Musique des mots
LA MUSIQUE DES MOTS
Mon stylo
inscrivant la toile
du matin
Vacuité des heures à venir. Chaque instant projette devant lui un autre instant, espérance, promesses en latence.
Continuité ou rupture, nul ne le sait déjà. Pas plus que l’air que composeront les mots s’épanchant sur le papier. Écrire est musique réajustée au temps qui passe afin qu’elle chante juste, qu’elle nous exprime de l’intérieur.
Et cela, on n’y parvient que rarement, voire jamais. Vingt fois sur le métier… essayer, essayer encore.
Courir après sa vérité comme une amoureuse de pleine lune tentant de rattraper son inatteignable amour.
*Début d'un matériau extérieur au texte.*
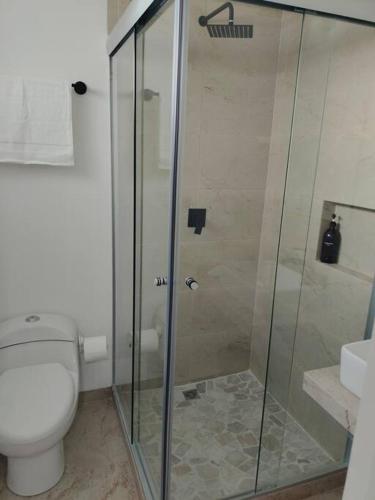 a bathroom with a toilet and a glass shower at Cerca de Salones de Fiesta, con Alberca, AC e Internet in Xochitepec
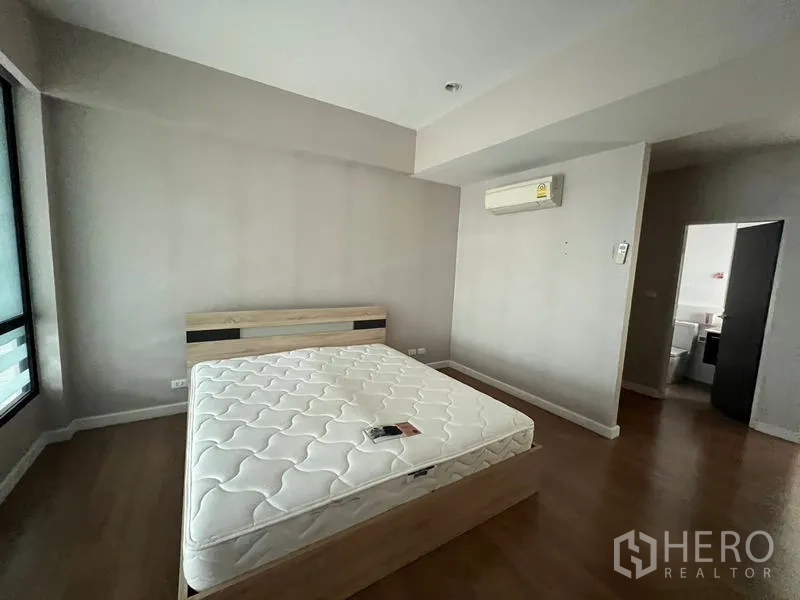 Townhouse for rent or sale in Khlong Toei, Bangkok - Bright bedroom with a bed, air conditioning and wood flooring.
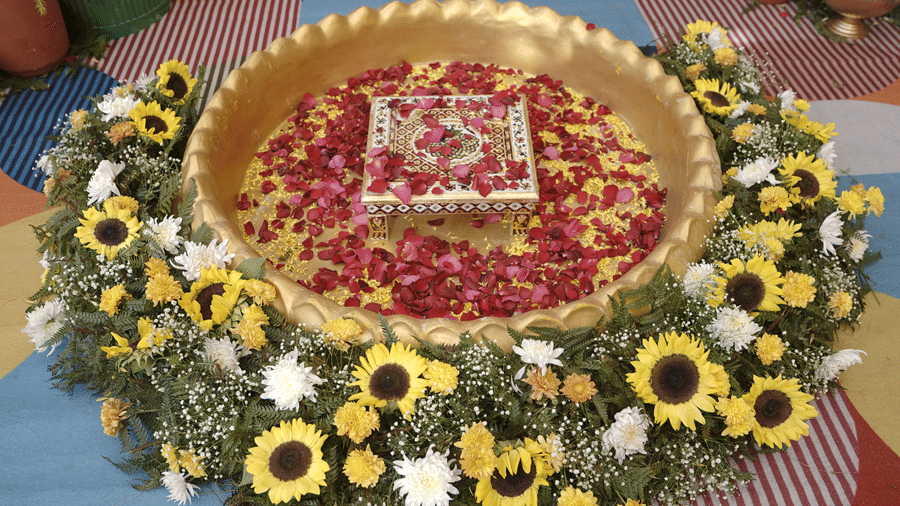 Traditional floral decor at Ramada Encore by Wyndham Chandigarh Zirakpur with a golden bowl filled with rose petals, a decorative stool at the center, and sunflowers and white flowers arranged around it.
Paradoxe d’Achille et la tortue : la flèche du divin archer ne touchera jamais l’animal car la cible visée à l’instant t s’est déplacée à t+1.
Je n’ai à ma disposition qu’une page, un stylo, la faculté de biffer, raturer, rajouter, préciser, parenthèses et incises, jusqu’à ce que le texte devienne nœud inextricable… comme ces étranglements fatals que somatise notre chair lorsque le cerveau n’arrive plus à se démêler d’un réseau touffu de soucis, d’adaptations, de kass kontour : coups du sort, dit-on ; il est vrai qu’ils nous laissent courbaturés et dolents sous la volée de bois vert des incompréhensions — pourquoi cela a-t-il mal tourné ? —, des frustrations, des déceptions…
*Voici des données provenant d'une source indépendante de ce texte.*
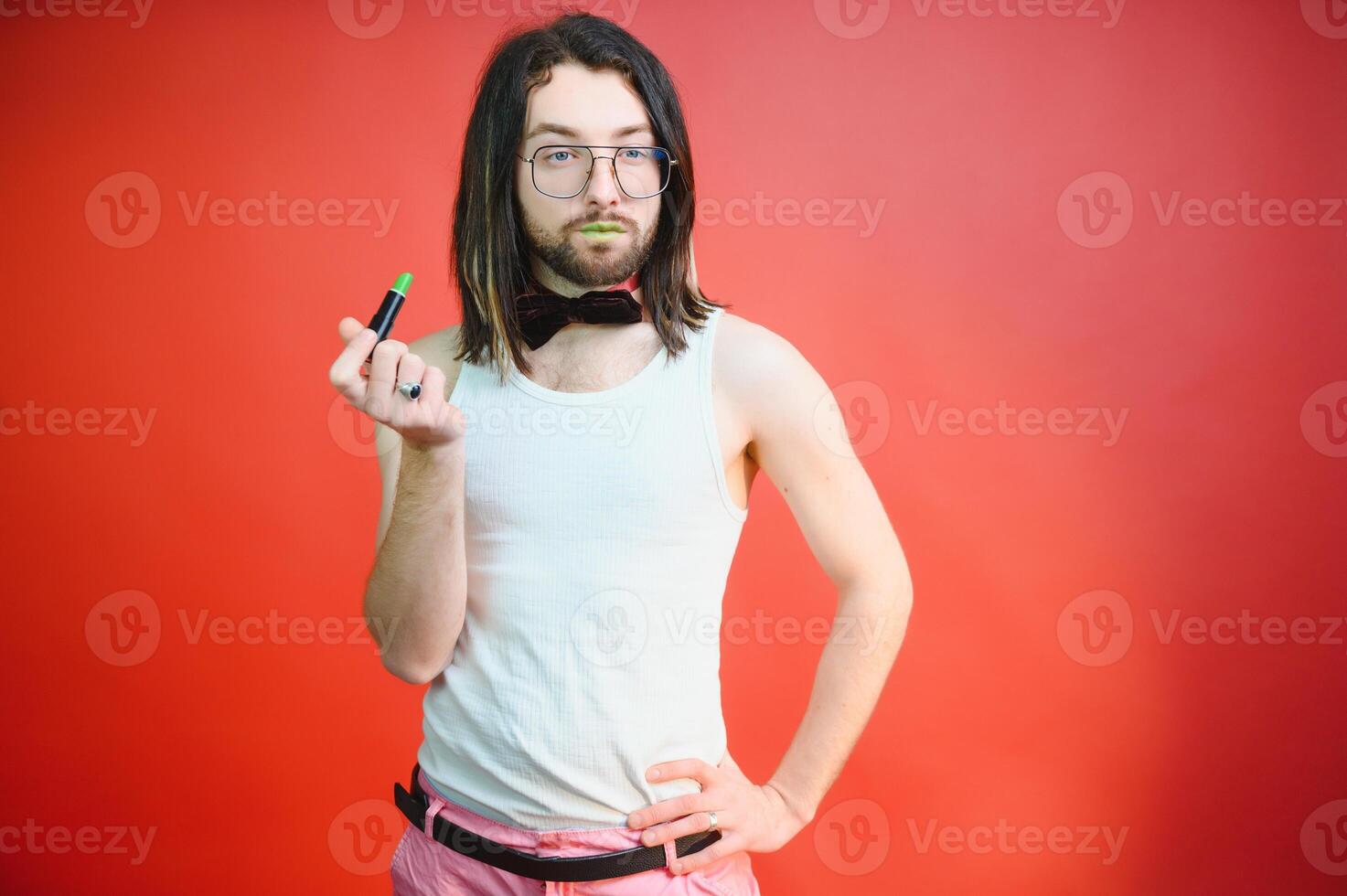 Young man applying lip gloss on his lips and looking in camera like mirror. Gay man doing make up against red background photo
Et la naïve écrivaine que je suis, soumise à syndrome d’imposture, s’évertue à remodeler ses formules trop amères ou trop laudatives, coups de blues, coups de cœur.
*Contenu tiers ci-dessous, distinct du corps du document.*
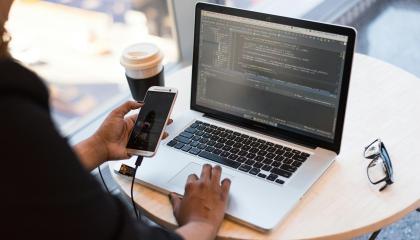 Person sitting at a laptop displaying code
Face aux chaos de la vie, la musique d’écriture se calque sur la chanson des vieux amants.
Avec l’âge, on devient plus raisonnable, on se méfie des mots et des engouements.
Mais se montre-t-on plus sage ou plus fol, de ne pas accéder à un amour, à un désir diffus que nous ne comprenons pas, si ce n’est celui de n’être rien ou d’être tout.